=== Work to be completed ===
Count the rows below that contain the string "photo", with case mattering, and reply with only that number.

=== Record excerpts ===
######

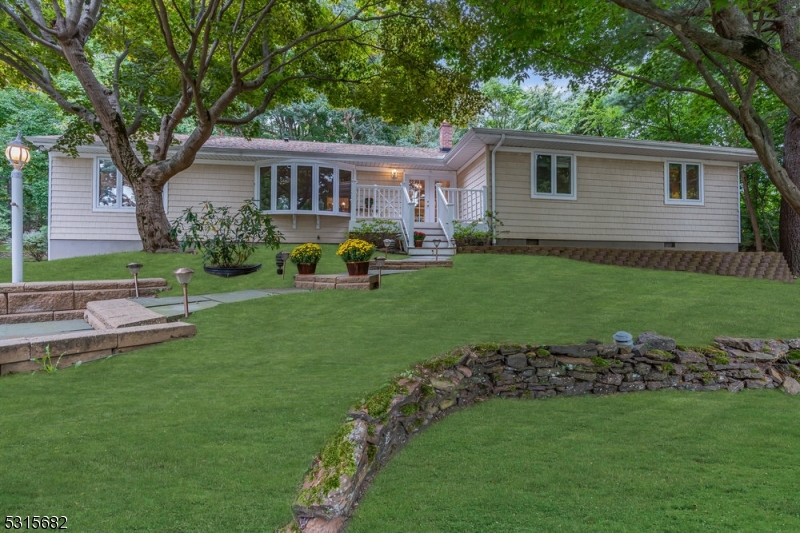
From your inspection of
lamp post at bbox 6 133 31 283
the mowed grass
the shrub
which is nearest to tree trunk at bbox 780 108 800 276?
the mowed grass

######

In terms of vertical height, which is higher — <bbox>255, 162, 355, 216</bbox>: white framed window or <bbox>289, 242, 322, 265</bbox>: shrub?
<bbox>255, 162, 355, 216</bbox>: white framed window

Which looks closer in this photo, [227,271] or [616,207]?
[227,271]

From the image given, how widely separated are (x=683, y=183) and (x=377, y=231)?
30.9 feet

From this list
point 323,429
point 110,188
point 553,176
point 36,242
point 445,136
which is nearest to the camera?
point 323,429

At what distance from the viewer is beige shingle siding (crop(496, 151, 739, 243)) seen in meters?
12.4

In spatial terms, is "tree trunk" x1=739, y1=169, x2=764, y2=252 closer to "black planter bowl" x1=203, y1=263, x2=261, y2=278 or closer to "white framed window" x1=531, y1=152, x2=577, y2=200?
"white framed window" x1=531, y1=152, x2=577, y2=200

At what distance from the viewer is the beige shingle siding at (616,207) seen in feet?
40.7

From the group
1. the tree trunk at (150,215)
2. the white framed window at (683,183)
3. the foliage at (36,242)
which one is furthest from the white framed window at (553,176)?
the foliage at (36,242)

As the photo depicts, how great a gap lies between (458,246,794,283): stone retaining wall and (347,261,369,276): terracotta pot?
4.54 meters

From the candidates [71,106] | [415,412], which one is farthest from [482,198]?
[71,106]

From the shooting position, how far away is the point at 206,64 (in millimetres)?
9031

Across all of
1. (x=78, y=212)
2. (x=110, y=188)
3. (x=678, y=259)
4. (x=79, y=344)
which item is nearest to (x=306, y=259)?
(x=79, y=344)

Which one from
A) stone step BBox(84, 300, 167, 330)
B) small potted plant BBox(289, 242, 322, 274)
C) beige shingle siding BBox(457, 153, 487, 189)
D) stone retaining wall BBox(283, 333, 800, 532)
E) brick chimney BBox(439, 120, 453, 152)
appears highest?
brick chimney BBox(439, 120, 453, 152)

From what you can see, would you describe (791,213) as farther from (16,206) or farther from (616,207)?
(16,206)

######

=== Result ===
2